Tekst dokumentu →

____________

Archiwum kategorii: Uncategorized

Zamość – miasto idealne renesansu

Zamość to piękne miasto, idealne – budowane wg. projektów włoskich mistrzów epoki Renesansu, ale z wykorzystaniem polskich wzorców tamtych czasów. Hetmański gród chętnie zwiedzamy, jednak nie codziennie, gdyż z przyjemnością jedziemy także na Roztocze 🙂 . Na zdjęciu Rynek Wielki, salon miasta, reprezentacyjny punkt, tu dzieją się najważniejsze wydarzenia, tu każdego dnia, nie tylko wieczorami toczy się życie …więcej o wycieczkach znajdziemy w linku : https://przewodnikzamosc.pl/?page_id=746

Zapraszam na wakacyjne zwiedzanie Zamościa I Roztocza z przewodnikiem tel 509 33 89 39

Tragedia Dzieci z okolic Zamościa

Jedną z ofiar niemieckiego systemu zagłady była Czesia Kwoka urodzona 15 sierpnia 1928 roku w Wólce Złojeckiej, małej wiosce koło Zamościa – więcej dowiemy się podczas zwiedzania Zamościa z przewodnikiem, a zwłaszcza zamojskiej Rotundy.

Po wysiedleniu ze swojej wsi trafiła do obozu przejściowego w Zamościu, przy ul Okrzei, a następnie w dniu 13 grudnia 1942 roku wraz z matką Katarzyną do obozu koncentracyjnego w Oświęcimiu Czesława Kwoka, Polka, katoliczka, numer obozowy 2694,.miała 14 lat, gdy została zabita w obozie koncentracyjnym Auschwitz . zastrzykiem z trucizną. Tuż przed śmiercią została sfotografowana.

____________

Materiały →
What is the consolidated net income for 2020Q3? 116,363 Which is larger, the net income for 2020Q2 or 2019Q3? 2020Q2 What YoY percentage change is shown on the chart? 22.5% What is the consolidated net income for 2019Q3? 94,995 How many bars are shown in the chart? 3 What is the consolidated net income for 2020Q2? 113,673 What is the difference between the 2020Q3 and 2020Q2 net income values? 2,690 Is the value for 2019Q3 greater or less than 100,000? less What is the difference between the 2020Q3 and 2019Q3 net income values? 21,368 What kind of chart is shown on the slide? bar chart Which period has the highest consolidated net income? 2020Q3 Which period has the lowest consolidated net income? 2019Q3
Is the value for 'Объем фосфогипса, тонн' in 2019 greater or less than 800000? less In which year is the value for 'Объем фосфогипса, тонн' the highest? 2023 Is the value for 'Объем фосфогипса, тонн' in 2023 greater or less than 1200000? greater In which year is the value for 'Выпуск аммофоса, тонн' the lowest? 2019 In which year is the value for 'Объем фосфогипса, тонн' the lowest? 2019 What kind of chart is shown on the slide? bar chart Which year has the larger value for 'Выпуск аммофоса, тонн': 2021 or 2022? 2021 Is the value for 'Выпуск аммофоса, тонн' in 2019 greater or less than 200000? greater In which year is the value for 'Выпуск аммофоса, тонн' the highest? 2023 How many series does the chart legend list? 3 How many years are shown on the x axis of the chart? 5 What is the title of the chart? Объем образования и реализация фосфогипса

____________

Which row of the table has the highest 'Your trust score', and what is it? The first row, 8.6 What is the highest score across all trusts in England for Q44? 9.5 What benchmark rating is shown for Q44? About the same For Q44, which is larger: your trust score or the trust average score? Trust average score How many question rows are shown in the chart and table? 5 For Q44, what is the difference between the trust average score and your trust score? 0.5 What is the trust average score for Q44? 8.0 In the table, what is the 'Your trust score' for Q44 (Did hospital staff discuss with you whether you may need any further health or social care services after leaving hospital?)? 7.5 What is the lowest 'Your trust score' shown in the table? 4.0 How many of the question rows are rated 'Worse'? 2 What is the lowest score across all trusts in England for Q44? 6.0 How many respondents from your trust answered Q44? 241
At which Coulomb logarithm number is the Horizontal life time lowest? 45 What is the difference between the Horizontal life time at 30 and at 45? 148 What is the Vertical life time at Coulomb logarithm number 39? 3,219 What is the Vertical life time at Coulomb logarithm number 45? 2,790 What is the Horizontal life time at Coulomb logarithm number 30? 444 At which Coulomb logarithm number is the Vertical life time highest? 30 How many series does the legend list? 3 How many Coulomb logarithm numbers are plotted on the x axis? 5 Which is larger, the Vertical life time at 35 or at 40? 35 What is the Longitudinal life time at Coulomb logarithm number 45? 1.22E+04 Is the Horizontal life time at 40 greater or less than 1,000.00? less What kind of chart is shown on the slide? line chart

____________

Do zrobienia →
**A.** Proszę przepisać bez zmian fragment tekstu o Zamościu: zacznij od miejsca ze słowami „Zamość – miasto” i zakończ po słowach „zwłaszcza zamojskiej Rotundy.”.
**B.** Odpowiedz krótko na pytania do tekstu o Zamościu:
(i) Jak tekst nazywa Rynek Wielki?
(ii) Kiedy urodziła się Czesława Kwoka?
(iii) Jaki numer obozowy miała Czesława Kwoka?

Odpowiedzi →
**A.**
Zamość – miasto idealne renesansu

Zamość to piękne miasto, idealne – budowane wg. projektów włoskich mistrzów epoki Renesansu, ale z wykorzystaniem polskich wzorców tamtych czasów. Hetmański gród chętnie zwiedzamy, jednak nie codziennie, gdyż z przyjemnością jedziemy także na Roztocze 🙂 . Na zdjęciu Rynek Wielki, salon miasta, reprezentacyjny punkt, tu dzieją się najważniejsze wydarzenia, tu każdego dnia, nie tylko wieczorami toczy się życie …więcej o wycieczkach znajdziemy w linku : https://przewodnikzamosc.pl/?page_id=746

Zapraszam na wakacyjne zwiedzanie Zamościa I Roztocza z przewodnikiem tel 509 33 89 39

Tragedia Dzieci z okolic Zamościa

Jedną z ofiar niemieckiego systemu zagłady była Czesia Kwoka urodzona 15 sierpnia 1928 roku w Wólce Złojeckiej, małej wiosce koło Zamościa – więcej dowiemy się podczas zwiedzania Zamościa z przewodnikiem, a zwłaszcza zamojskiej Rotundy.

**B.**
(i) Salon miasta.
(ii) 15 sierpnia 1928 roku.
(iii) 2694.